Premiers runs !
Pourquoi attendre avant de faire ses premiers tours de circuit? Parce que ce serait uniquement une affaire de gros cubes, de gros bras et de gros sous? Faux et archifaux. On peut réellement prendre un maximum de plaisir avec une cavalerie et un budget réduits. La preuve par deux.
Quand j'ai proposé à Arnaud Brochier, l'un de nos spécialistes en matière de gros cubes destinés avant tout à la piste, de m'accompagner pour une journée d'essai à Mettet, l'idée ne l'a pas follement exalté. Non pas que le tracé namurois le laisse de marbre mais le bougre aime plus que tout essorer la poignée des gaz et il est vrai que d'autres circuits offrent davantage de perspectives en ce sens. Mais son enthousiasme d'essayeur a néanmoins rapidement repris le dessus. Et c'est – entre autres – pour cela qu'on l'aime, notre Arnaud. C'est un curieux! «Tu veux rouler avec quelles bécanes?», me demande-t-il donc dans la foulée. «J'ai envie de tester la nouvelle Yamaha YZF-R3 sur circuit en lui mettant la KTM RC390 dans les pattes. La petite dernière contre la Ready to Race, en gros…» «Attends, tu déconnes? Fallait me dire ça tout de suite. Laisse-moi le temps de boucler mon sac et j'arrive. Ça va être superfun, ça m'intéresse vraiment!» Calmos, Arnaud, calmos… On a rendez-vous à Mettet la semaine prochaine. En raccrochant le téléphone, je ne puis m'empêcher d'esquisser un sourire. Comme je le pressentais, j'avais déjà tapé dans le mille.

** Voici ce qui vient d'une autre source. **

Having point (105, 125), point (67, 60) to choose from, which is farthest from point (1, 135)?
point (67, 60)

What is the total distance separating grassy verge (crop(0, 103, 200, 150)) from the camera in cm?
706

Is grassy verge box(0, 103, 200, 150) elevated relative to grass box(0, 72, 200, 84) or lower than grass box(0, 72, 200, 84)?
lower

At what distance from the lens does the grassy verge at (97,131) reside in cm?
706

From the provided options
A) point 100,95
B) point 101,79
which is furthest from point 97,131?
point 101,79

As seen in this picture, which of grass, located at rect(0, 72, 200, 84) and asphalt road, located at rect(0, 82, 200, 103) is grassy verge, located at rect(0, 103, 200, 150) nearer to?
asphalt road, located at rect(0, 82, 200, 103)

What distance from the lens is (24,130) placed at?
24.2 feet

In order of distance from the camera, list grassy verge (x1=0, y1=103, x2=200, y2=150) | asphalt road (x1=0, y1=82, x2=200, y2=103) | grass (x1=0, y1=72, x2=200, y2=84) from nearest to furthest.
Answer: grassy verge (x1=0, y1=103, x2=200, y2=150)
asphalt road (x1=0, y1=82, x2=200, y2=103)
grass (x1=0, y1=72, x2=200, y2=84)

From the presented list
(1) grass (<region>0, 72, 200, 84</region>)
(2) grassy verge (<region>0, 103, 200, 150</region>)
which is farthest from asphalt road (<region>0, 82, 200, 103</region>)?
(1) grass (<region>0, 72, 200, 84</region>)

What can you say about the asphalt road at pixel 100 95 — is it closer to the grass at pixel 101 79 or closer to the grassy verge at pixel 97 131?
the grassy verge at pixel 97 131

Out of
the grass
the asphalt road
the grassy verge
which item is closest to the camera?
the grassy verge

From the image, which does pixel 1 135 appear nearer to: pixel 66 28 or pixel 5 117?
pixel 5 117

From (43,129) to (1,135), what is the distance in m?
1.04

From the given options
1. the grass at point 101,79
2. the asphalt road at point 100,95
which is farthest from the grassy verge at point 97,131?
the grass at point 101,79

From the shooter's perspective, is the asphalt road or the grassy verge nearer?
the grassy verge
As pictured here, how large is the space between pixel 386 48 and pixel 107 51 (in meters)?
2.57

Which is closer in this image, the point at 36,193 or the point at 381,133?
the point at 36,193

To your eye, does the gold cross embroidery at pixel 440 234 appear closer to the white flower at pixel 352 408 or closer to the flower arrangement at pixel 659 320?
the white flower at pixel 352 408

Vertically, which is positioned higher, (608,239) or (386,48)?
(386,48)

Si elles ont été conçues avant tout pour titiller les jeunes, ces deux bécanes ne laisseront pas de marbre toute âme de «racer». Présentée à Milan fin 2014, la Yamaha a débarqué dans les concessions depuis quelques mois. Cette moto se veut le chaînon manquant dans la ligne sportive de Yamaha. Une cylindrée qui permet d'offrir un palier intéressant entre la YZF-R125 et la R6. Fini le grand saut! Un jeune peut désormais y aller crescendo, sans brûler les étapes, et sans se retrouver trop vite avec 125ch qu'il ne parviendra pas à maîtriser. La KTM est plus «vieille» de quelques mois puisque sa présentation date de l'été 2014. Elle aussi offre un nouveau palier dans la gamme sportive de KTM. Mais chez les Autrichiens, entre la RC390 et le missile 1190 RC8 R, la marche à franchir d'un coup si l'on ne souhaite pas changer de marque demeure fort costaude (et d'ailleurs peu recommandable).
Vie à bord
La position de conduite sur la RC390 est très «typée pur sang». Guidon large, appui sur les poignets, genoux pas trop remontés, petite bulle basse, réservoir étroit à l'entre-jambe mais qui permet un excellent maintien une fois la moto sur l'angle… l'ambiance est résolument à la course et ce n'est pas la selle confortable comme une planche qui nous contredira. Toujours au niveau de la selle, le designer s'en est donné à cœur joie puisque celle du passager ressemble furieusement à un dosseret racing. Superdesign mais taille minimaliste. Les rétros, par contre, sont énormes et permettent une rétrovision absolument parfaite, sans devoir tourner la tête. Et quand on penche celle-ci vers le tableau de bord, on ne peut qu'être surpris par la quantité d'informations à disposition. L'ensemble manque un peu de lisibilité de par la petite taille des caractères, surtout sur circuit, mais on a vraiment l'impression de se pencher sur la télémétrie d'une MotoGP! Horloge, tours/minutes, rapport engagé, vitesse, trip 1/2, odomètre, température du moteur, jauge, shift light… n'en jetez plus, c'est complet! Euuuh, en fait, non, on peut également afficher l'intervalle avant le prochain entretien, l'autonomie, la consommation instantanée ou moyenne et la vitesse moyenne. Impressionnant!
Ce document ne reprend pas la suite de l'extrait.